REQUIRED ACTIONS –
[a] In the hunting club forum thread, recast the paragraph that begins "There is primitive camping" as a short bulleted list that keeps its main facts.
[b] Write what follows the final sentence of the hunting club forum thread, continuing it from there.

DOCUMENT –
....
# North west Georgia QDM club



## satchmo (Nov 15, 2005)

We need three members for our Chattooga county club. 
Nice bucks, and plenty of turkeys. Memberships run from june first till june first. QDM on our club and the surrounding clubs. Twenty miles north of Rome, close to Summerville.


----------



## NDFAN (Nov 15, 2005)

Can you provide some details? Camping, electricity, dues, number of members, etc.?

Thanks,

jim


----------



## 243Savage (Nov 15, 2005)

Very interested in the details.  Family oriented?


----------



## satchmo (Nov 15, 2005)

NDFAN said:
			
		

> Can you provide some details? Camping, electricity, dues, number of members, etc.?
> 
> Thanks,
> 
> jim


There is primitive camping, 700 dollars a year(year round use of the land). 900 acres. thirteen members so far, mostly out of staters. Need some locals now. Usually it ends up being only two or four people a weekend if that, that are hunting.


----------



## satchmo (Nov 15, 2005)

*website*



			
				243Savage said:
			
		

> Very interested in the details.  Family oriented?


www.lazyssportsmansclub.com.  This will give you more details.


----------



## nwgahunter (Nov 15, 2005)

*Membership*

I saw your website earlier in bow season. I was already thinking of joining your club. It's just PLAIN hard to find a hunting club in this part of Georgia. You can count on me and possible a couple other local boys next year. 

What do you do for the deer? Plots, etc.?


----------



## satchmo (Nov 15, 2005)

[QUOTE=
What do you do for the deer? Plots, etc
We don't have any plots this year. We will have around 9 acres in plots next year. Those 9 acres will be broken into smaller plots.
....
DATA EXTRACT –
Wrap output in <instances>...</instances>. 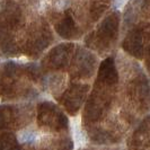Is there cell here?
....
ANSWERS GIVEN –
[a]
- Primitive camping
- $700 a year, with year-round use of the land
- 900 acres
- Thirteen members so far, mostly from out of state; locals are now needed
- Usually only two or four people hunt on a given weekend, if that

[b]
----------



## UGAalum13 (Nov 15, 2005)

nwgahunter said:
			
		

> I saw your website earlier in bow season. I was already thinking of joining your club. It's just PLAIN hard to find a hunting club in this part of Georgia. You can count on me and possible a couple other local boys next year.
> 
> What do you do for the deer? Plots, etc.?



nwgahunter,

I'm one of the members out there and can give you a little info.  This is the first year of the club, and financially, we weren't able to do much in the way of food plots.  There are a couple of small ones, but nothing major this year.  Next year will be a different story.  We plan on having several major food plots and possibly some supplemental feeding.  Our goal for next year and every year thereafter, is to have year round food plots.  We would love to have a couple of local boys out there next year, because we need more hunters on the property.  We seriously only have 2-4 hunters out there on any given weekend, and 2 of those (me and Satch) only bowhunt.  It baffles me that we don't have more folks hunting.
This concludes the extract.